**Written exercise**
Rescale the rows from the very first line through the line containing "2.34 metres", both included, and write out every line again with the requests unchanged. In the answers only, multiply each number (coordinates and distances alike) by 1.15 and round it to the same number of decimal places it had, with halves rounded up.

**Records provided**
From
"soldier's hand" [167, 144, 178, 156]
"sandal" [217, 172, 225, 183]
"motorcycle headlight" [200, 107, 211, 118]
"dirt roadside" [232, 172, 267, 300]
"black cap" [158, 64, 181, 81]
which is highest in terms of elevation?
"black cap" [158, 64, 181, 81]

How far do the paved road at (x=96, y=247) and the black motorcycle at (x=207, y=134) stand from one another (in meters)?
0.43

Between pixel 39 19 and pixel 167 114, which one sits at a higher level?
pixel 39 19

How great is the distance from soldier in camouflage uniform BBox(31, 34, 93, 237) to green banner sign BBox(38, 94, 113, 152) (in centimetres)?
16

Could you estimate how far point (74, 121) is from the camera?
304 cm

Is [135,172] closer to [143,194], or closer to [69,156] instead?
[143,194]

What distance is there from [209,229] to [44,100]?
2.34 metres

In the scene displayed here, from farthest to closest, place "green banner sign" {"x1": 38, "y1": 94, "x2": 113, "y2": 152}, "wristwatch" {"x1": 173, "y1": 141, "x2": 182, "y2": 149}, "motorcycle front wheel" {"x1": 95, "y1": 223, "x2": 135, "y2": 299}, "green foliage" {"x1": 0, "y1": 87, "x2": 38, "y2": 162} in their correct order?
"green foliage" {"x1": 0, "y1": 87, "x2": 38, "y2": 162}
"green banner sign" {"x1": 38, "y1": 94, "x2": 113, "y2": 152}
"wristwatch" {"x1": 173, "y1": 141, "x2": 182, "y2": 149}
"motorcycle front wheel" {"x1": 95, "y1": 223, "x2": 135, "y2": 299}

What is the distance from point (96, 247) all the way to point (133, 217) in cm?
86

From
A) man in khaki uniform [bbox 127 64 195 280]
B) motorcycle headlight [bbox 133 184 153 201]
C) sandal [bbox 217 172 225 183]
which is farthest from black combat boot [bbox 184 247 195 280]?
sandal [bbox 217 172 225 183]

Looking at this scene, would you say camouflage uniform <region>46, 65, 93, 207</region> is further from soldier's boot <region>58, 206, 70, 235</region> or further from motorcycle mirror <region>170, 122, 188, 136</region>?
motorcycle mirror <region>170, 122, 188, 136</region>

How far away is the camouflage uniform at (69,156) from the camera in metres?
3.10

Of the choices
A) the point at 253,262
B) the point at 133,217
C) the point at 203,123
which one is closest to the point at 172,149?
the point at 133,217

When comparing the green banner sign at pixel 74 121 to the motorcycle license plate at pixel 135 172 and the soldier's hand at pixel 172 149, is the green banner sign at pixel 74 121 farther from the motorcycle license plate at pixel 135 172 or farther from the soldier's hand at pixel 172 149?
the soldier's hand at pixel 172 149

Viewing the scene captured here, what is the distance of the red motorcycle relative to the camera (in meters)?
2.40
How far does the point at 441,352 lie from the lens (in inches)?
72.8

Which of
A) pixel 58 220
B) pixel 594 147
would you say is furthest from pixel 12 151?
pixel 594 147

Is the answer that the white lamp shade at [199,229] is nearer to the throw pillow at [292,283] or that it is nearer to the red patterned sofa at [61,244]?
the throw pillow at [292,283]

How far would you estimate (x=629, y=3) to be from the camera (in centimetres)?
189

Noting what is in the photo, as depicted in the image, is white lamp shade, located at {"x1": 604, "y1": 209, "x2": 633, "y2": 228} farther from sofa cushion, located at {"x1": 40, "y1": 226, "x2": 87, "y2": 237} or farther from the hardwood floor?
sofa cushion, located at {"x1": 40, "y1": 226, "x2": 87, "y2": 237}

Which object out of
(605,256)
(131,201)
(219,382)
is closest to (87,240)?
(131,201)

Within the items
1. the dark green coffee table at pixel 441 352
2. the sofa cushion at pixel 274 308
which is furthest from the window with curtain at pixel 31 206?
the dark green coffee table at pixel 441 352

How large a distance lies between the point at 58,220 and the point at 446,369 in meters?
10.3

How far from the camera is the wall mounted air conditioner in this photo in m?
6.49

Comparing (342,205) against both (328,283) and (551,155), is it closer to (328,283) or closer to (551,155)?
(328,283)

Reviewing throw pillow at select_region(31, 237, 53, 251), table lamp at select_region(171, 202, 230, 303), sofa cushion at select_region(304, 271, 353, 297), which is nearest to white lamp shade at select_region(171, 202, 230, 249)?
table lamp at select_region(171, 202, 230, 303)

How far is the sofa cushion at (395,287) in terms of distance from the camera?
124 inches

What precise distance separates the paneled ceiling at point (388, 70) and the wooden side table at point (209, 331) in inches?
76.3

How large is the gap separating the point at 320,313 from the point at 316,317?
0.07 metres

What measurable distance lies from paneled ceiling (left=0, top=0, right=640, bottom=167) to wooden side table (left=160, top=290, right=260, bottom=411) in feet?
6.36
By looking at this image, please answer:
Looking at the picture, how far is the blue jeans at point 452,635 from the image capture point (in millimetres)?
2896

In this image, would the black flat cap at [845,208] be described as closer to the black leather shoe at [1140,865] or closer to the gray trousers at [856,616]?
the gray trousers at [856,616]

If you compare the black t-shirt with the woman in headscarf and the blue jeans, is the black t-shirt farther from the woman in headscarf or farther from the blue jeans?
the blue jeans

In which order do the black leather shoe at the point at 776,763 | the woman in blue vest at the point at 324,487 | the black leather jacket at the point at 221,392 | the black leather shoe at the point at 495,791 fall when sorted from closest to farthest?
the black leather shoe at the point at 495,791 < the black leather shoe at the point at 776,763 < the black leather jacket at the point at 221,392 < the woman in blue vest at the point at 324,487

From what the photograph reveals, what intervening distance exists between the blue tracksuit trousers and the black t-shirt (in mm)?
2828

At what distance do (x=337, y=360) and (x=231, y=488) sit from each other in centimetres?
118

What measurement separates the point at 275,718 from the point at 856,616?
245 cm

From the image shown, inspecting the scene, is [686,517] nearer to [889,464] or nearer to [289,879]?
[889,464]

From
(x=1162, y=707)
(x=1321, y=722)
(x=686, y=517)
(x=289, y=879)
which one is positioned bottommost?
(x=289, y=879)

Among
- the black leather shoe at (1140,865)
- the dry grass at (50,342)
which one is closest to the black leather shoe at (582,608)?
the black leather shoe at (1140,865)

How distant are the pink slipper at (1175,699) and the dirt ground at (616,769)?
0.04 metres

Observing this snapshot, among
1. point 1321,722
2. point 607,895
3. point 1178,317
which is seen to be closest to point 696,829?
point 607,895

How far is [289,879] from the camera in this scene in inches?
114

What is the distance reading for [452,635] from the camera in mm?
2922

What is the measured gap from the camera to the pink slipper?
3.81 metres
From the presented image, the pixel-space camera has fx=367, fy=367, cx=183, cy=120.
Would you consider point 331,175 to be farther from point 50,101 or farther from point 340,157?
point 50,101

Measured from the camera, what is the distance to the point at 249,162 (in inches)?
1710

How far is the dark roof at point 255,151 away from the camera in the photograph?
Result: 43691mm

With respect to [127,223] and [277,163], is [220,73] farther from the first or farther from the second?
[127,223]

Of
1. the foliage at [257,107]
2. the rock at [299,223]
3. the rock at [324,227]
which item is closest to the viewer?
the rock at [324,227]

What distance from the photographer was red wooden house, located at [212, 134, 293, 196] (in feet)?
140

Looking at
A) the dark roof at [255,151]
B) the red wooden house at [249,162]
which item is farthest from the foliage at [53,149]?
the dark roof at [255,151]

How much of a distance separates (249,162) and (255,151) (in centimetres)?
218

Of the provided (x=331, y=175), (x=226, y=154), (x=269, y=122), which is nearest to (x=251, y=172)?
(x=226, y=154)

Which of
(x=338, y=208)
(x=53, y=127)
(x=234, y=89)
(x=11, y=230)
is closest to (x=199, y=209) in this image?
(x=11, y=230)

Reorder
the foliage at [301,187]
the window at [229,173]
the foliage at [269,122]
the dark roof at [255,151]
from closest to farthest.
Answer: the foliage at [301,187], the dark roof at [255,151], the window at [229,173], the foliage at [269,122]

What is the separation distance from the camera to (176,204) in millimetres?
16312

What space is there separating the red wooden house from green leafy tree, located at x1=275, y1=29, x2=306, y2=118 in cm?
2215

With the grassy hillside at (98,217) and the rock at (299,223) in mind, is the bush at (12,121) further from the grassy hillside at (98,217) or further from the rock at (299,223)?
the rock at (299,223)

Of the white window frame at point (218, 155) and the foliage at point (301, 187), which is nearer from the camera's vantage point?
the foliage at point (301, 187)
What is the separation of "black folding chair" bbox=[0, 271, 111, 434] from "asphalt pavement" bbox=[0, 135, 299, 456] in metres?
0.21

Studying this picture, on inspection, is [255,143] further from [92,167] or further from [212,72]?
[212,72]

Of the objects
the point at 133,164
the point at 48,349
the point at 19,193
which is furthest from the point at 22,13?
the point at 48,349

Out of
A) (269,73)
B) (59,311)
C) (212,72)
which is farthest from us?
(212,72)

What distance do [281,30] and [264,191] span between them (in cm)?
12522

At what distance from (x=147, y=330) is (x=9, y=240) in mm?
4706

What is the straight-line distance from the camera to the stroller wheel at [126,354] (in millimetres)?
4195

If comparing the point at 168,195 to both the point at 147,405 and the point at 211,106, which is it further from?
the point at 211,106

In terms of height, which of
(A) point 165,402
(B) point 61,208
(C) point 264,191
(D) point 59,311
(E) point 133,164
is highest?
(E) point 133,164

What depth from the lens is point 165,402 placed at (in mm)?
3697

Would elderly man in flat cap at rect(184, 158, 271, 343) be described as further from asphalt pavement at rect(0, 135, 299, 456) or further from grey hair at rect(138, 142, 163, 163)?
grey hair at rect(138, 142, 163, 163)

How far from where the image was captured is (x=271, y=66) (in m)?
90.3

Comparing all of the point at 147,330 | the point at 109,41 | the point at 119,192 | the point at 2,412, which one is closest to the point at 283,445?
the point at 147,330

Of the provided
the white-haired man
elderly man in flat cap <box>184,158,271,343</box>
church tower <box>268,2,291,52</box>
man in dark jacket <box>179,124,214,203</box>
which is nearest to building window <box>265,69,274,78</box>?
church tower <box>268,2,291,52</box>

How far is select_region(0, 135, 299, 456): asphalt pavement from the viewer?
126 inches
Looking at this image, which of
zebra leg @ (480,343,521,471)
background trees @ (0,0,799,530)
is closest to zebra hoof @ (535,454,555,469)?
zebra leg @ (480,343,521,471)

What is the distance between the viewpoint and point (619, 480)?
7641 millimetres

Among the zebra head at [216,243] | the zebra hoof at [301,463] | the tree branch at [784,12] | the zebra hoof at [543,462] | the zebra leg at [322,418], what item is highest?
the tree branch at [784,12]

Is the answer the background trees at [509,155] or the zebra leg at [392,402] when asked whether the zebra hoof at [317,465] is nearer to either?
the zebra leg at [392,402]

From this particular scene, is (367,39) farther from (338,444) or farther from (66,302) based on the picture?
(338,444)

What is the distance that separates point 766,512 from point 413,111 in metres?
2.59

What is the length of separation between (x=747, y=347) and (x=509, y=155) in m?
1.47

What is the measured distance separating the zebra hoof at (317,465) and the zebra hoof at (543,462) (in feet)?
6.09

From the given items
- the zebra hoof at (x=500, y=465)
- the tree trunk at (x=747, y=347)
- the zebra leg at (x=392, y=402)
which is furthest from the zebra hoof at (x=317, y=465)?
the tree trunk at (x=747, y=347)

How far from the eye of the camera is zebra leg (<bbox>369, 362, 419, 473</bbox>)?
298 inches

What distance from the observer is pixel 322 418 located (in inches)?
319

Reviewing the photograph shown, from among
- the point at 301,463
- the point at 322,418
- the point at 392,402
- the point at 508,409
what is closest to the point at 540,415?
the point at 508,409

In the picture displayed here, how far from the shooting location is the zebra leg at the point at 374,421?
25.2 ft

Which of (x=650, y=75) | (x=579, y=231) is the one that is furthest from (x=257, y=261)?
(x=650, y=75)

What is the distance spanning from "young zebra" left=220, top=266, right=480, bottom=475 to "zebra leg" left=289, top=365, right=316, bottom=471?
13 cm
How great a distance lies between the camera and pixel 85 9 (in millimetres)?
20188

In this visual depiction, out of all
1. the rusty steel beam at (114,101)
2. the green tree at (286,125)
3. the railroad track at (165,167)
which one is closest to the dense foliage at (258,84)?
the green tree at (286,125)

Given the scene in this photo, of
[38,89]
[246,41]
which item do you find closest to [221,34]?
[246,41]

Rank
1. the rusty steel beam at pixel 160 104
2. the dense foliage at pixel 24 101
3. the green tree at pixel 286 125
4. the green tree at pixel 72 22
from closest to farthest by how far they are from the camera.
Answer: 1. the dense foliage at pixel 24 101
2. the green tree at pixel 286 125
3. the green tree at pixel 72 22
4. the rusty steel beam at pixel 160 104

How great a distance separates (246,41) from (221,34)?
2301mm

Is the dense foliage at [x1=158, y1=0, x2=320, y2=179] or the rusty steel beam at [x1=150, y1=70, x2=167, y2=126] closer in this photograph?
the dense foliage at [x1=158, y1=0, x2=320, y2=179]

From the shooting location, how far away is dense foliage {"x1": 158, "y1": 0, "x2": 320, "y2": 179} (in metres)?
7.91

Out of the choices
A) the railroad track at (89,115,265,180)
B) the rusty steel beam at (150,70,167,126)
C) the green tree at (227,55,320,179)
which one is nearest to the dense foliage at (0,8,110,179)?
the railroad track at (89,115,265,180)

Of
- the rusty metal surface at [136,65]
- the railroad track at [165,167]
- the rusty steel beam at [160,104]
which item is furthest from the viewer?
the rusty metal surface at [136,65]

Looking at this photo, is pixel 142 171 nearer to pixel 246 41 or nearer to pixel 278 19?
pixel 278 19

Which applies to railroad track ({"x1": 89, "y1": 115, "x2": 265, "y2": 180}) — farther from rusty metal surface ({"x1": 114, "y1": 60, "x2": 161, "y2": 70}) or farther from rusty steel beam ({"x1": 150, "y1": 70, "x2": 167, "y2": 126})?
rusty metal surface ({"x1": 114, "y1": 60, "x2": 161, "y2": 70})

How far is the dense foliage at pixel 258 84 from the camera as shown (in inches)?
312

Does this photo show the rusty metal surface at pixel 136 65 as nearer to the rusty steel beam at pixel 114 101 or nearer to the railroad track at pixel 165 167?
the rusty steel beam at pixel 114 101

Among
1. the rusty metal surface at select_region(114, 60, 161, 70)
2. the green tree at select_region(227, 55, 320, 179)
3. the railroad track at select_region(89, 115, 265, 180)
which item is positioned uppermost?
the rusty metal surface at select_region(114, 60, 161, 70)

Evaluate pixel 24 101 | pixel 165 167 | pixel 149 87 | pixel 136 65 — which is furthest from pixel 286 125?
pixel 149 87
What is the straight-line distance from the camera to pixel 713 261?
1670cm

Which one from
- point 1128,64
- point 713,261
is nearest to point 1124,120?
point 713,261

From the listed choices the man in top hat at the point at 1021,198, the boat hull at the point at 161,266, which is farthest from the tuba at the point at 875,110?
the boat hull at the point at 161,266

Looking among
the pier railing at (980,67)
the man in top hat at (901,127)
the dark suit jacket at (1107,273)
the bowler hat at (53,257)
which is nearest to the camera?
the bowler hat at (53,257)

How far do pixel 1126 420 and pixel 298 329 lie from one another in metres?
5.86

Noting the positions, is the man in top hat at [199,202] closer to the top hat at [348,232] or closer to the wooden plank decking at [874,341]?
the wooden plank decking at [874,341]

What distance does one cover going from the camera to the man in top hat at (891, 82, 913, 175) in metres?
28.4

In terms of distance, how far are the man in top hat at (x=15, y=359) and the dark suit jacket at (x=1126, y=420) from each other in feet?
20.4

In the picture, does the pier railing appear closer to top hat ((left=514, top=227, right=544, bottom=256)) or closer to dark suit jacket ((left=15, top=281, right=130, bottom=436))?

**Complete response**
From
"soldier's hand" [167, 144, 178, 156]
"sandal" [217, 172, 225, 183]
"motorcycle headlight" [200, 107, 211, 118]
"dirt roadside" [232, 172, 267, 300]
"black cap" [158, 64, 181, 81]
which is highest in terms of elevation?
"black cap" [182, 74, 208, 93]

How far do the paved road at (x=96, y=247) and the black motorcycle at (x=207, y=134) stand from one another (in meters)?
0.49

Between pixel 39 19 and pixel 167 114, which one sits at a higher level?
pixel 45 22

How great is the distance from soldier in camouflage uniform BBox(31, 34, 93, 237) to green banner sign BBox(38, 94, 113, 152) (in centimetres)?
18

Could you estimate how far point (74, 121) is from the camera?
350 cm

Is [135,172] closer to [143,194], or closer to [69,156] instead?
[164,223]

What distance is there from [209,229] to [44,100]?
2.69 metres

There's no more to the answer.